[Material for this task]
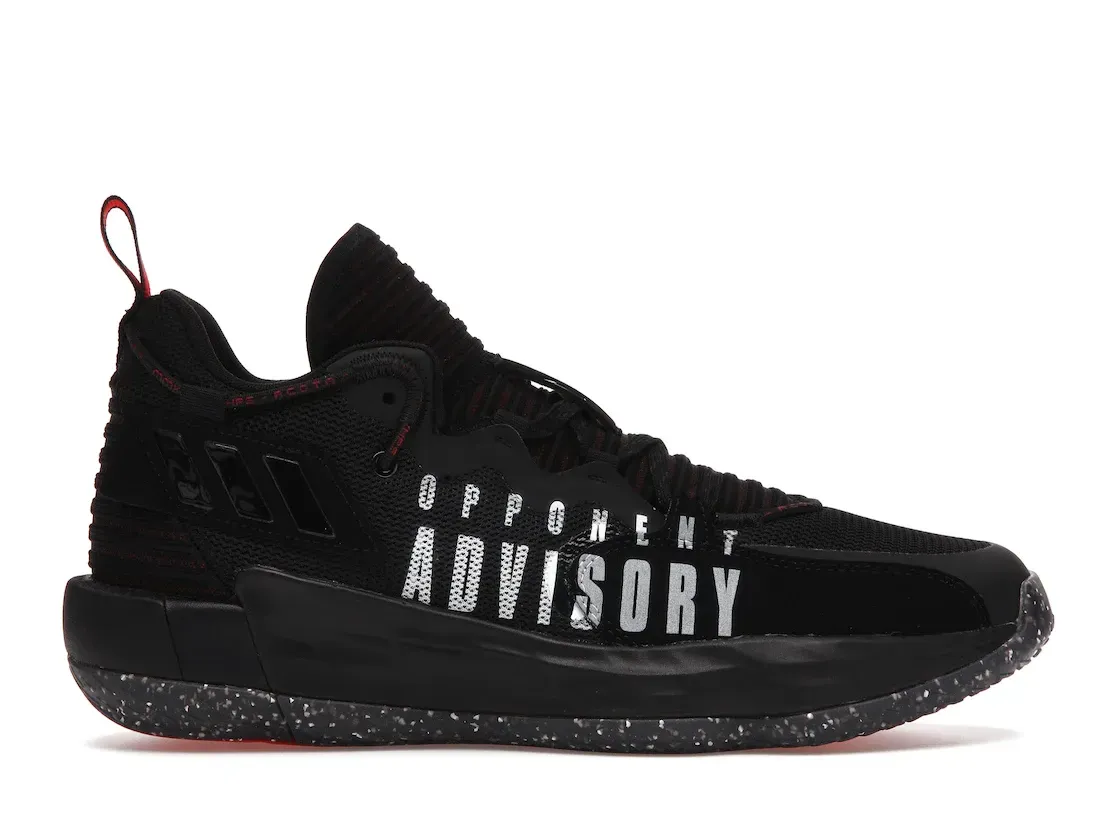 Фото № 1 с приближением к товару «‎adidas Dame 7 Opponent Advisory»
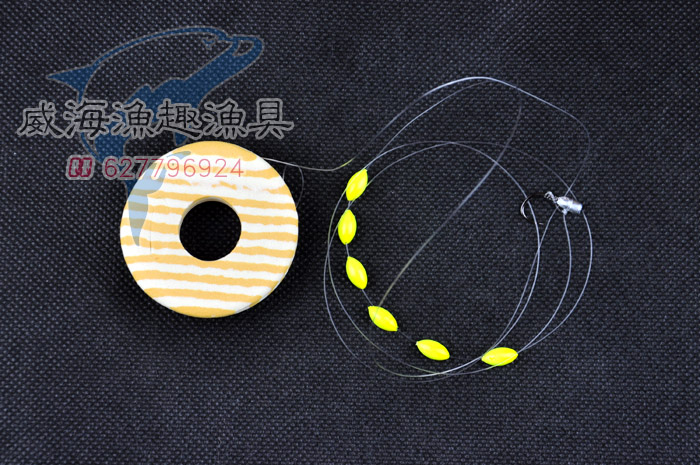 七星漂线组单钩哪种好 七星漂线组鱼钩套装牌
--
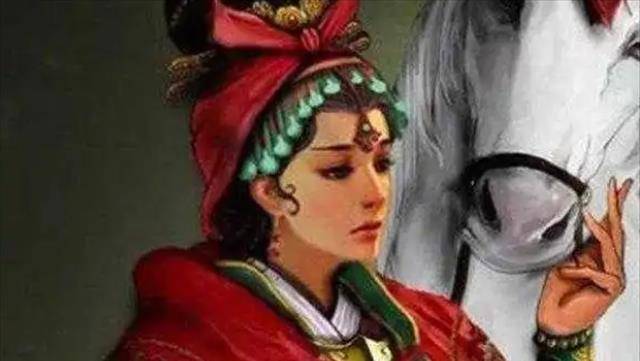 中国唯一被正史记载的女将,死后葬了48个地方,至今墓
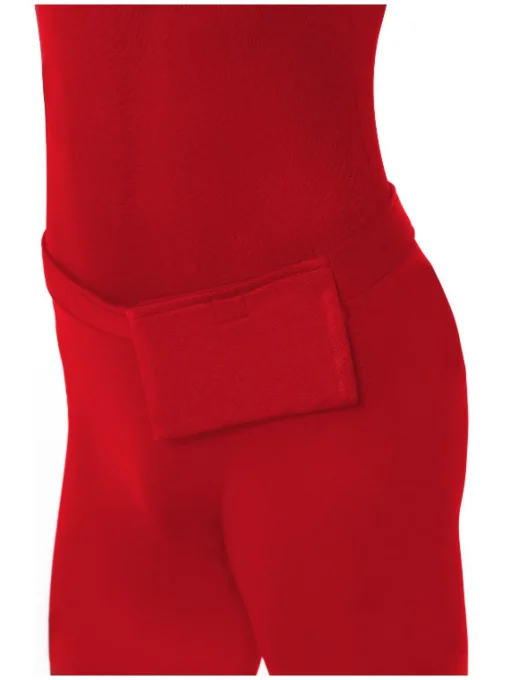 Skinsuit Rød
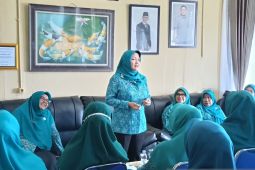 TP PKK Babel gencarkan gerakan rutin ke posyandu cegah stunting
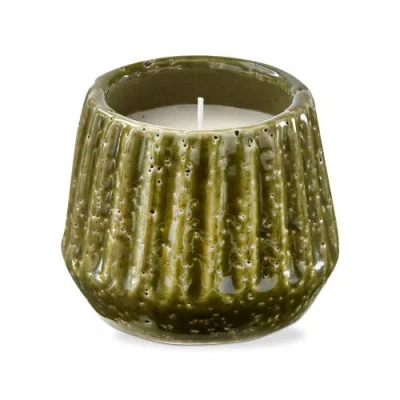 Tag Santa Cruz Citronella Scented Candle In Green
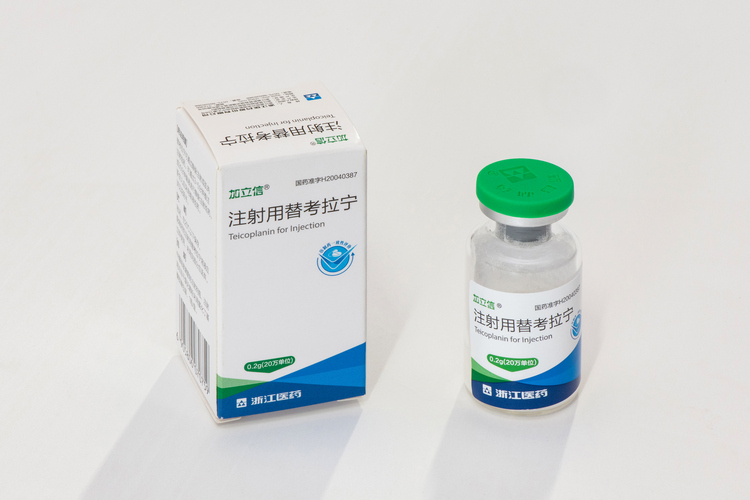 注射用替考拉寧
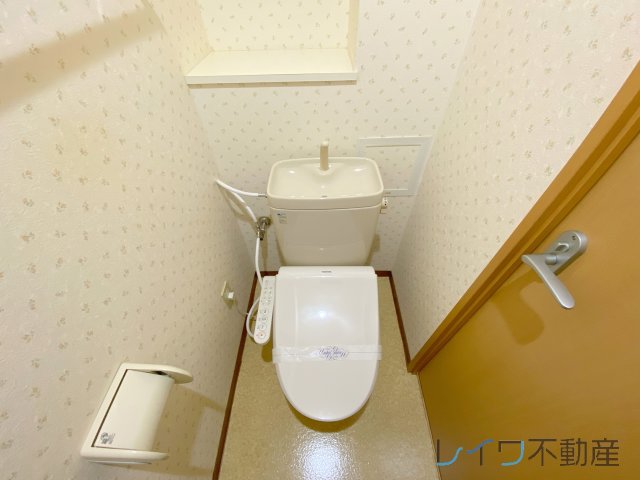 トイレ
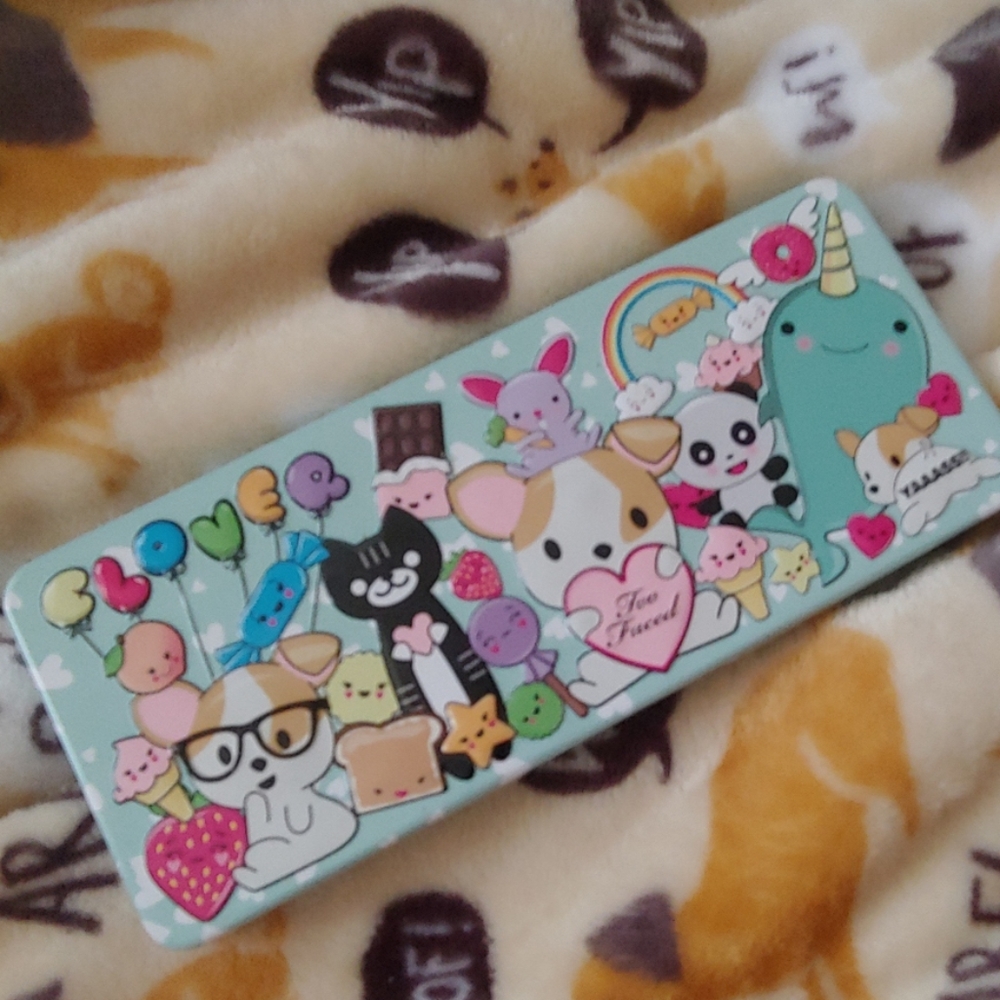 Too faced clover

[What you have to do] Every line above between the one containing "TP PKK Babel" and the one containing "Too faced clover", those two included, is to be printed exactly. No pictures go into the copy.

[Solution to this exercise]
 TP PKK Babel gencarkan gerakan rutin ke posyandu cegah stunting
 Tag Santa Cruz Citronella Scented Candle In Green
 注射用替考拉寧
 トイレ
 Too faced clover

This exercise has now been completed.